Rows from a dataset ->
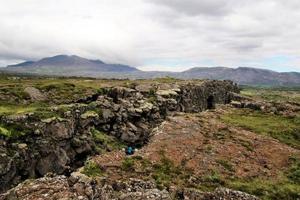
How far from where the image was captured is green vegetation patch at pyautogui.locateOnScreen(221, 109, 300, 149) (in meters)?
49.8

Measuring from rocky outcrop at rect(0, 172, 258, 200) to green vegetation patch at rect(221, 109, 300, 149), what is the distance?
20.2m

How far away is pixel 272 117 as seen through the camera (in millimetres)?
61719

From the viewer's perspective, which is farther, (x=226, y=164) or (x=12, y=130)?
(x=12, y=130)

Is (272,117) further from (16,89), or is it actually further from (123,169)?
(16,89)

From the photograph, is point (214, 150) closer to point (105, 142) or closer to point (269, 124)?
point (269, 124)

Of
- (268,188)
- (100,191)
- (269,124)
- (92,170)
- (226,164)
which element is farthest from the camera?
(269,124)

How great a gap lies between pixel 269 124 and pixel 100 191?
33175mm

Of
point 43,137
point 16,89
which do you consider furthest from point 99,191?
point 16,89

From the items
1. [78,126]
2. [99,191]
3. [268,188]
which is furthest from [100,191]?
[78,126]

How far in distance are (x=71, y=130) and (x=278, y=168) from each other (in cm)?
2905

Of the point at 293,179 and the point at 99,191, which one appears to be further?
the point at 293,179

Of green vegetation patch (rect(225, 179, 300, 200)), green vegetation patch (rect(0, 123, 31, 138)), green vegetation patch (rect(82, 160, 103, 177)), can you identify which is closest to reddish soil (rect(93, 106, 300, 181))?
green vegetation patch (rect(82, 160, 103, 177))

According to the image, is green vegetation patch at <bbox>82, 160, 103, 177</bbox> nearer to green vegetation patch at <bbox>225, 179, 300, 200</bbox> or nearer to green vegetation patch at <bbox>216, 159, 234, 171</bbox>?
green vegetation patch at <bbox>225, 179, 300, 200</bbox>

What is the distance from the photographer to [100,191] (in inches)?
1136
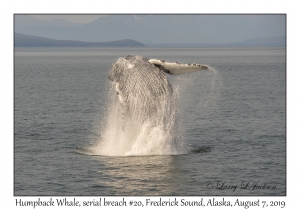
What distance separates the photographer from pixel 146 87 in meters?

---

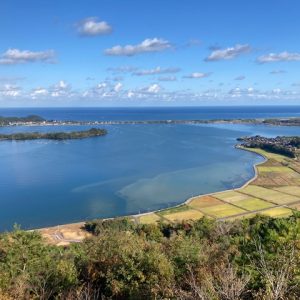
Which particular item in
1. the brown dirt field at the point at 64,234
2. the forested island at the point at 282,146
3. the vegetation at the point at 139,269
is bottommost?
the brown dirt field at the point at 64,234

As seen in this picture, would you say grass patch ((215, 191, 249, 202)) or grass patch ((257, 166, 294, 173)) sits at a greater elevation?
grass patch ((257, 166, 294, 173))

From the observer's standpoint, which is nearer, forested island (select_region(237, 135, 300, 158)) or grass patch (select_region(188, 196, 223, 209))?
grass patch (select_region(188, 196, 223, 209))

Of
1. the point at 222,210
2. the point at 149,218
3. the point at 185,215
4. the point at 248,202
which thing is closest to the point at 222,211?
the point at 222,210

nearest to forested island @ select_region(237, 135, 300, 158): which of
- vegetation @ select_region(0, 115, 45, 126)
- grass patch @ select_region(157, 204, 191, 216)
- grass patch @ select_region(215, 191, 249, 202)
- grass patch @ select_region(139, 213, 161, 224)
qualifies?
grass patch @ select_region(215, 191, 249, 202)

* * *

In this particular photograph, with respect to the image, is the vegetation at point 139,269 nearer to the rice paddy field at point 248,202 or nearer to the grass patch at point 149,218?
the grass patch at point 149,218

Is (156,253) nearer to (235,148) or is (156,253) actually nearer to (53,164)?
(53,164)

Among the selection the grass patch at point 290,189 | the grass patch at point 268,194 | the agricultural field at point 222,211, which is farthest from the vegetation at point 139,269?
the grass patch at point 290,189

Given instruction ->
Please extract each line of the records above that contains the string "camera". Case counts, so count only matches with the same capitalization.

Task response ->
How far away is pixel 272 117 as seen through the camera (in millimetres)?
which element is farthest from the camera?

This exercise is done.